WORK INSTRUCTION
An exact copy is all that is wanted: the lines from the one with "New Zealand, site" through the end of the listing below, both included, minus any pictures.
'''
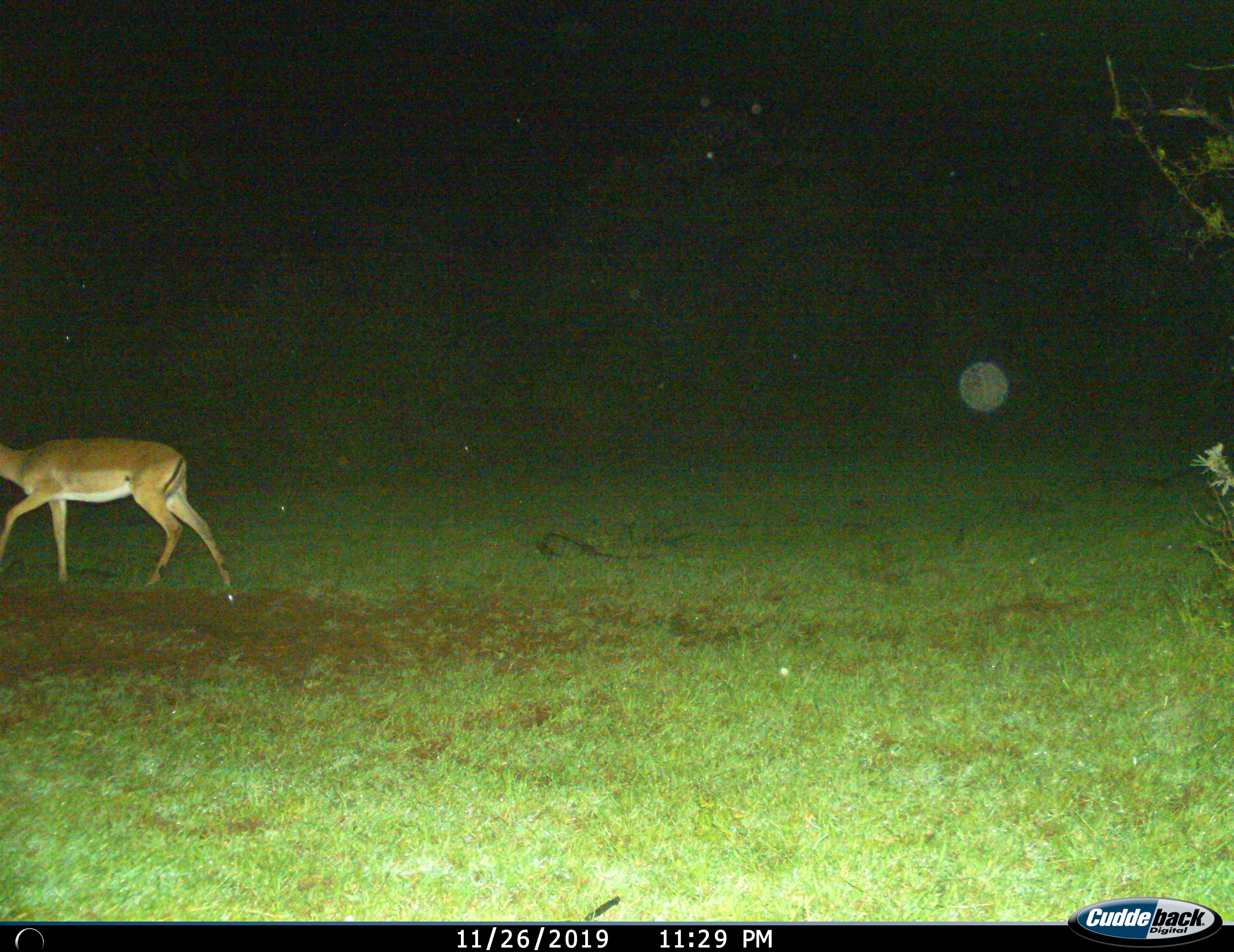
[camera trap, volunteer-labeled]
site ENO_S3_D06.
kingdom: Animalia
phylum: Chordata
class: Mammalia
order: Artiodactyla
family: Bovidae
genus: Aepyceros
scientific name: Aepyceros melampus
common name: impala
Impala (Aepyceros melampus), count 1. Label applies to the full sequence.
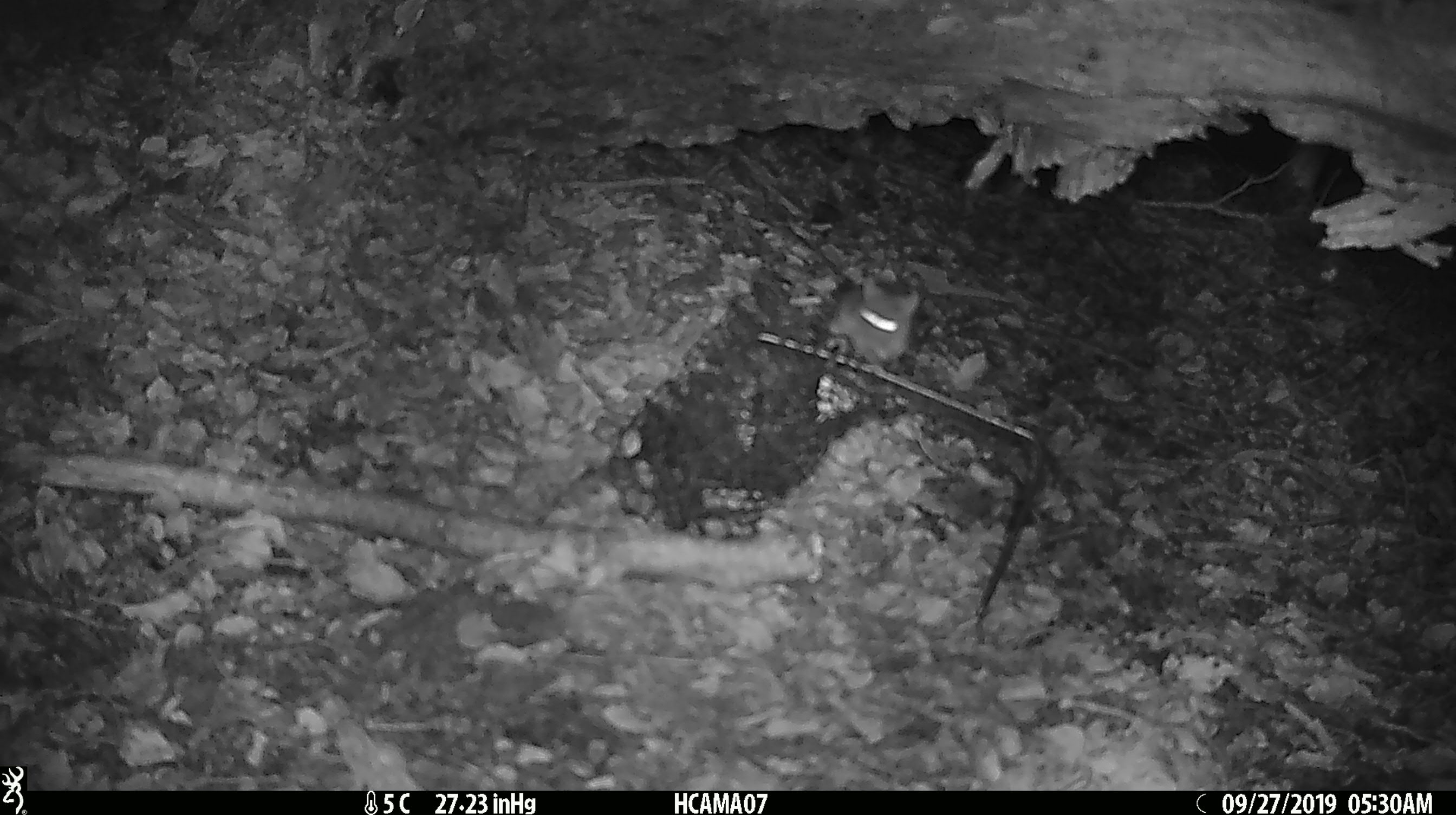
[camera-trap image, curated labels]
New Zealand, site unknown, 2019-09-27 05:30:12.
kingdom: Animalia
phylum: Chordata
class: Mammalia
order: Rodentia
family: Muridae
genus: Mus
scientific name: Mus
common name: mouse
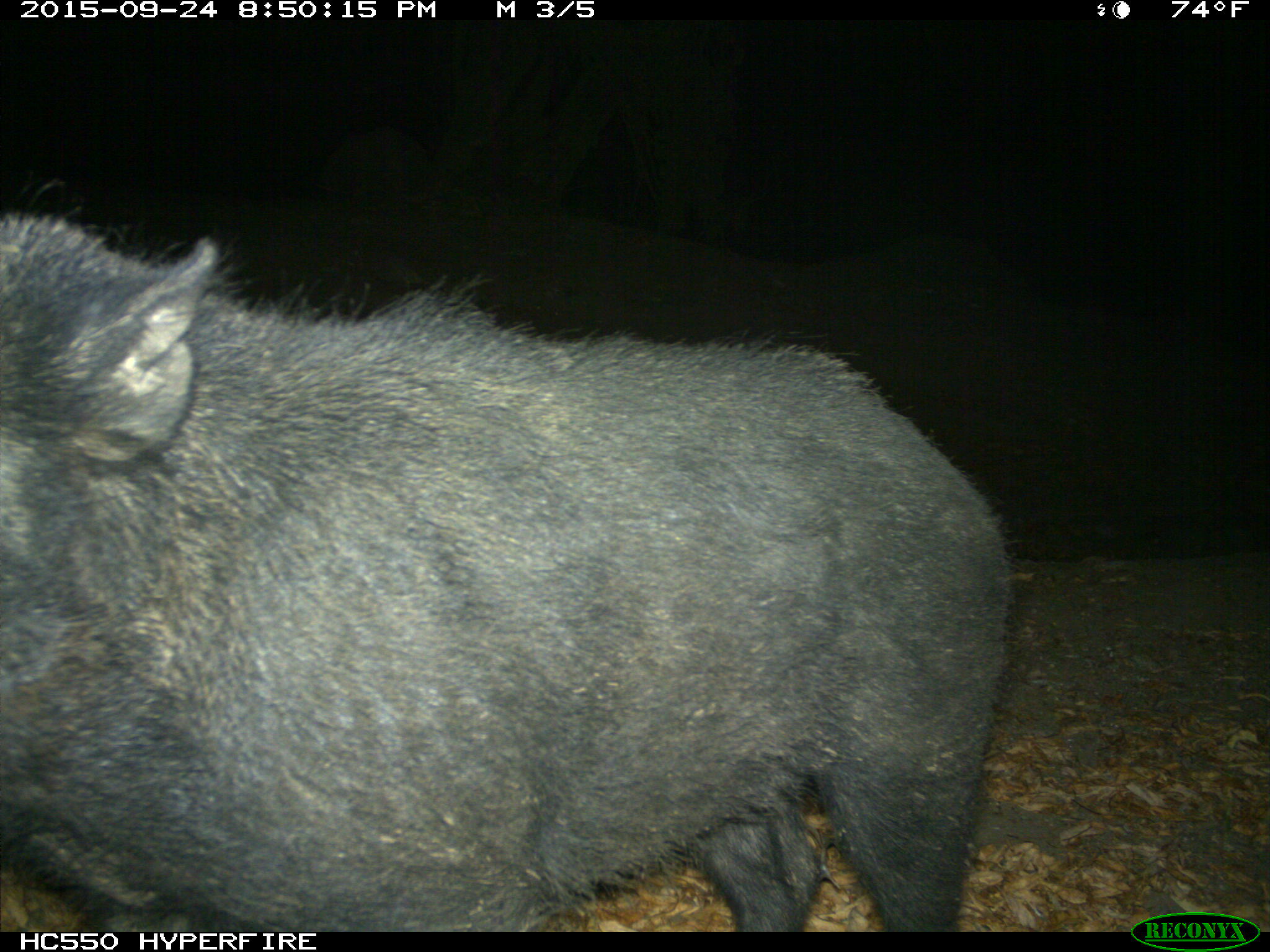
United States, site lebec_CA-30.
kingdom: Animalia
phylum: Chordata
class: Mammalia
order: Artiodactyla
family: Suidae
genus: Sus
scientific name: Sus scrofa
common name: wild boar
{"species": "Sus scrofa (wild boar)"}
'''
ANSWER
New Zealand, site unknown, 2019-09-27 05:30:12.
kingdom: Animalia
phylum: Chordata
class: Mammalia
order: Rodentia
family: Muridae
genus: Mus
scientific name: Mus
common name: mouse
United States, site lebec_CA-30.
kingdom: Animalia
phylum: Chordata
class: Mammalia
order: Artiodactyla
family: Suidae
genus: Sus
scientific name: Sus scrofa
common name: wild boar
{"species": "Sus scrofa (wild boar)"}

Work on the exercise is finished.